How to sort a list of words? The bucket sorting method

In the last post I said that I just started my MSc in health informs. The first semester has five modules, one of those modules is about object oriented programming.

The object oriented programming module starts with introduction to programming, mathematics in programming, flow charts and pseudo codes.

When I was going through past papers one question caught my eye, at a glance it looks like an easy question, but the more you look at it, the difficult it gets.

Write a pseudo code to input five names and arrange them in alphabetical order

Looks simple enough right? But what about names that start with the same letter? The differentiating letter can be the second, third or nth letter.

Even though the question asks for five names, a good algorithm should be able to tackle hundreds or thousands of names.

Approaches

Some of my colleagues suggested a method that was about brute forcing.

  • First check the first letter a word (n)
  • Then check the first letter of the second word (n+1)
  • If the first letter of the n+1 word is lesser than the nth word then swap them
  • Now check n against n+2
  • Continue until the first letter of a word is greater than that of the first letter of the nth word
  • Now repeat the same process for n+1, n+2 word and so on

Even though this approach can be good for small number of words, the complexity can increase faster with the addition of each word than the total number of words.

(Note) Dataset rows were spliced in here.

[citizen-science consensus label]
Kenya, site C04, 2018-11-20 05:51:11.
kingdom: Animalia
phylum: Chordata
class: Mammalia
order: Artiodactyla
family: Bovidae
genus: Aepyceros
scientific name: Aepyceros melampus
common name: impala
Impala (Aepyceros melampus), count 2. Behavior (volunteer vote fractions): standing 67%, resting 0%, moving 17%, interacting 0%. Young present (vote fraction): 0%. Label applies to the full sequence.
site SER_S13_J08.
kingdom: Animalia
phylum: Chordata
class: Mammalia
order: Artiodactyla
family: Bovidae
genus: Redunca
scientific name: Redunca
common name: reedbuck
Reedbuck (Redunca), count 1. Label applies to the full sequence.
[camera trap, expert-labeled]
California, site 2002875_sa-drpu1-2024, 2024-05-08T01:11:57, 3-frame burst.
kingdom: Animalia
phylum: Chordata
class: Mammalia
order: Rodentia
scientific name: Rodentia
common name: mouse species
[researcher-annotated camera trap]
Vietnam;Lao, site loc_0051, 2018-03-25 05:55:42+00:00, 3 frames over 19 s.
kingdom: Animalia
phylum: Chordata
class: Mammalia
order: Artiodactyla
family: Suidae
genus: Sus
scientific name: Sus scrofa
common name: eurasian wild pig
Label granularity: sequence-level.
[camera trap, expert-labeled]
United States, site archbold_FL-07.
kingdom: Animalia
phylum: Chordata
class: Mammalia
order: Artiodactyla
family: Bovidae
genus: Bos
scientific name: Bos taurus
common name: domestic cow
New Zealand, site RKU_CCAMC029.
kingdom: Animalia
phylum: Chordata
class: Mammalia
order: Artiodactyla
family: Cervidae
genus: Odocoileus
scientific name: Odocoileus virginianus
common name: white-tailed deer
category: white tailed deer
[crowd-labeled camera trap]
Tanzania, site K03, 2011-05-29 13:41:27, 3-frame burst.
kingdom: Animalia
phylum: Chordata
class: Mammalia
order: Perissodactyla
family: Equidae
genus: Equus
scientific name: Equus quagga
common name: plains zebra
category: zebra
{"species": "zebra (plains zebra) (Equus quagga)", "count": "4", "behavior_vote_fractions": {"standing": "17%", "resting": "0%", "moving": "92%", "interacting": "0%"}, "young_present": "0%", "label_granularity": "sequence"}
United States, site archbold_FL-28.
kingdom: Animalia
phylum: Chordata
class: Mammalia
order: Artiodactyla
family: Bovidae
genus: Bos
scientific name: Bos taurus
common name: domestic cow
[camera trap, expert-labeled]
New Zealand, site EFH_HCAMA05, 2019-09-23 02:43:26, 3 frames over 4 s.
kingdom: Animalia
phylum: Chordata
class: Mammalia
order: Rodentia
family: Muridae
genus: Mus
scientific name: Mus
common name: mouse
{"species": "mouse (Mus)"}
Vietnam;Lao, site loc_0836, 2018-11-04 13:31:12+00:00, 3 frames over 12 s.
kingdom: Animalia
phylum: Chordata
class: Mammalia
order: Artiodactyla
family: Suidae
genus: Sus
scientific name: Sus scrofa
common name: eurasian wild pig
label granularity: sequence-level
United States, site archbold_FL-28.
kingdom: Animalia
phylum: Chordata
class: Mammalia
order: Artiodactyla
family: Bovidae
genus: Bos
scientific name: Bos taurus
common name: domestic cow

Trying the bucket sort approach

I had a hunch that there should be a better way, I knew on the back of my mind, that there has to be a better method. Plus I had to make a proof of concept working code for a different method.

After trying different approaches I came across this Wikipedia article about bucket sort, https://en.wikipedia.org/wiki/Bucket_sort

This was my approach

  • Generate 26 empty buckets, one bucket representing each letter of the alphabet
  • Start with first letter of each word
  • Loop though each word and assign a bucket according to the first letter of each word
  • Now loop through the 26 buckets, if the bucket contains only one word then add that to the output
  • If there is more than one word, then repeat the same process but now starting with the second letter of the word and so on

The pseudo code

BEGIN
  Get names as array
  Output sort(names, 0)

  Begin function sort(names, indent) {
      Set buckets = empty 26 arrays
      Set output 

      For every name in names
         Set char = char value of first letter-97
          Set bucket[char] = name
      End for

       For every bucket in buckets
          If bucket has only one value
             Add that to output
          Else if more than one
             Indent += 1
             Sort(bucket)
          End if
       End for
    Return output
  End function
END

Working code

I’ve made the simple example of this algorithm using JavaScript. Even though the module was taught in Java, since Java arrays are fixed in length, I found difficulties in implementing this code in Java.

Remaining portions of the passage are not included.